Шаламов не стал читать Евангелие. Он его давно знал, а лагерная жизнь отучила его поверять происходящее высокими новозаветными заповедями и притчами. Второго «обращения» каторжника ко Христу в русской литературе не состоялось. Шаламов, большой поклонник Ф.М. Достоевского и его постоянный оппонент, несомненно, знал историю дарения Достоевскому Евангелия по пути его следования на каторгу в Тобольске одной из жен декабристов Н.Д. Фонвизиной. В этой книге, хранившейся великим писателем всю жизнь, исследователи обнаружили потом около 1700 его помет. Шаламов не пошел эти путем. «Время Достоевского было другим временем», — просто и жестко писал он. Поэтому его рассказ и называется «Необращенный», поэтому за вопросом писателя к врачу-миссионерке: «Разве из человеческих трагедий выход только религиозный?» — стоял заранее известный ему твердый ответ. Это был сугубо личный ответ Шаламова, всегда сопровождавшийся выводом из его многолетних наблюдений: самыми стойкими в лагере являлись верующие люди — «религиозники», как он их называл…
Фельдшерские курсы, несомненно, приблизили возвращение писателя к интеллектуальной жизни, его родной стихии.
Но сам уклад курсов — с ночлегом на нарах, в чистом, но бараке, с работой в дорожной бригаде — «чтобы не расслаблялись», с жестким распорядком дня, с постоянным контролем со стороны начальства, которое воплощал заведующий Центральной больницей Михаил Львович Дактор (его все называли «доктор Доктор»), врачебными делами не занимавшийся, но, как писал Шаламов, «ненавидевший заключенных» и «подлец законченный», — совсем не давал повода к каждодневной радости. По воспоминаниям одного из курсантов — И.И. Павлова, который хорошо помнил и Меерзона, и Уманского, и О.С. Семеняк, и самого Шаламова («…высокий и худой, преждевременно состарившийся, с изможденным лицом, в старой, третьего срока телогрейке и ватных брюках не по росту маленького размера»; автор однажды играл с ним в шахматы), — Дактор был штатным сотрудником НКВД, что и объясняет его поведение.

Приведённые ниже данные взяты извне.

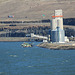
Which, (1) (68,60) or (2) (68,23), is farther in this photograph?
(2) (68,23)

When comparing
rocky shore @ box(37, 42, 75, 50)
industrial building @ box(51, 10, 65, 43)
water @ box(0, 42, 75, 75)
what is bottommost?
water @ box(0, 42, 75, 75)

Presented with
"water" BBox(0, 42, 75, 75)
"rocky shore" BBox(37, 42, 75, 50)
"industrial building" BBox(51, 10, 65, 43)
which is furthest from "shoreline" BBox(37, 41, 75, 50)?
"water" BBox(0, 42, 75, 75)

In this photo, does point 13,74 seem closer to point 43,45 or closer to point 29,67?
point 29,67

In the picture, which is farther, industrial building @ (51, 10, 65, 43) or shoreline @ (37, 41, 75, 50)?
industrial building @ (51, 10, 65, 43)

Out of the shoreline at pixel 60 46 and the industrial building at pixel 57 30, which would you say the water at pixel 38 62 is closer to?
the shoreline at pixel 60 46

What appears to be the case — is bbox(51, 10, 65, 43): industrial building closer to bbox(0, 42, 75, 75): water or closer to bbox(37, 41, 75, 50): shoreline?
bbox(37, 41, 75, 50): shoreline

Самыми важными для Шаламова были уроки практической медицины, которые он получил на курсах. Та же О.С. Семеняк научила его пользоваться стетоскопом (фонендоскопом) и подарила ему свой личный, типично врачебный диагностический прибор. Аппарат Рива-Роччи для измерения давления он тоже познал как «свой». Его научили делать перевязки и ставить клизмы, владеть шприцем и скальпелем, стерилизовать инструменты и писать истории болезней. Сам много раз испытавший обморожения, он стал большим специалистом в их лечении. Поняв, благодаря Меерзону, что избавление от боли идет только через боль, он быстро научился вправлять вывихи. Например, вывих плеча он вправлял уже строго по «гиппократову методу»: при кратковременном рауш-наркозе — резкий упор ногой в плечо, дерг, и кость встает на свое место. Доктор Федор Ефимович Лоскутов, по основной профессии окулист, но, как вынудила Колыма, — врач самого широкого профиля, научил его делать первую самостоятельную хирургическую операцию — ликвидацию загортанного абсцесса. «Как? — Выпустить гной, следя, чтобы больной не захлебнулся жидкостью. — Я примерился, проткнул созревший абсцесс тупым концом ножа. — Голову! Голову! — закричал Федор Ефимович. Я успел нагнуть голову больного, и он выхаркнул гной прямо на полы моего халата. — Ну, вот и все. А халат смените…»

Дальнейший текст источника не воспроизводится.